# Supplied passage
- - - -

To run this notebook on Google Colab, you will need to install the following libraries: datasets.

In Google Colab, you can run the following command to install them:

In [None]:
!pip install datasets

## 8.5 Lab 4: Sentiment Analysis

In this lab, you'll fine-tune an encoder-based model to perform sentiment analysis on the Standford Sentiment Treebank (SST2) dataset. You'll load RoBERTa's sibling, XLM-RoBERTa, use its prescribed transformations to preprocess text in the SST2 dataset, and fine-tune (train) it for one epoch.

### 8.5.1 Model

![](https://raw.githubusercontent.com/dvgodoy/assets/main/PyTorchInPractice/images/ch0/model_step1.png)

You'll use Hugging Face's `XLMRobertaForSequenceClassification` to perform binary classification (we have two classes, "positive" and "negative" sentiment).

In [None]:
from transformers import XLMRobertaForSequenceClassification
repo_id = "FacebookAI/xlm-roberta-base"

# write your code here
model = ...
model

### 8.5.2 Dataset

![](https://raw.githubusercontent.com/dvgodoy/assets/main/PyTorchInPractice/images/ch0/data_step1.png)

Now, you will load Hugging Face's ["Stanford Sentiment Treebank (SST2)"](https://huggingface.co/datasets/stanfordnlp/sst2) dataset. It is already split into `train`, `validation`, and `test` sets.

In [None]:
from datasets import load_dataset

# write your code here
datasets = ...
datasets

Let's take a look at one data point from the SST2 dataset. Just run the code below as is to visualize the output:

In [None]:
row = datasets['train'][0]
text, label = row['sentence'], row['label']
text, label

Each data point is a dictionary, containing a line of text, and the corresponding label - the sentiment (0 for negative, 1 for positive).

### 8.5.3 Tokenizer

![](https://raw.githubusercontent.com/dvgodoy/assets/main/PyTorchInPractice/images/ch0/data_step3.png)

You already know the drill: you must preprocess the input (the text) using the prescribed transformation for the model you're using, so it gets tokenized, converted into token ids, and prependend/appended with the appropriate special tokens.

Load XLM-RoBERTa's tokenizer and write a function that takes a dictionary with the `sentence` key (it may have other keys as well) and returns a dictionary with `input_ids`, `attention_mask` keys (remember that the `map()` method of HF datasets work by _merging_ dictionaries):

In [None]:
from transformers import XLMRobertaTokenizer

# write your code here
tokenizer = ...

In [None]:
def apply_transform(row):
    text = row['sentence']
    # Use the transform_fn you retrieved in the previous cell to
    # preprocess the text
    # write your code here
    ...

- - - -

# Data
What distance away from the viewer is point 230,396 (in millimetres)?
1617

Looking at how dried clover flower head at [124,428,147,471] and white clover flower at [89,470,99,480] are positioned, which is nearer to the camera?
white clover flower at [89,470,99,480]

- - - -

# To be done
• a. In the sentiment analysis lab, which label value indicates positive sentiment in the SST2 dataset?
• b. From the sentiment analysis lab, output the part that begins at the words "### 8.5.1 Model" and stops after the words "model = ...".

# Completed exercise
• a. 1

• b.
### 8.5.1 Model

![](https://raw.githubusercontent.com/dvgodoy/assets/main/PyTorchInPractice/images/ch0/model_step1.png)

You'll use Hugging Face's `XLMRobertaForSequenceClassification` to perform binary classification (we have two classes, "positive" and "negative" sentiment).

In [None]:
from transformers import XLMRobertaForSequenceClassification
repo_id = "FacebookAI/xlm-roberta-base"

# write your code here
model = ...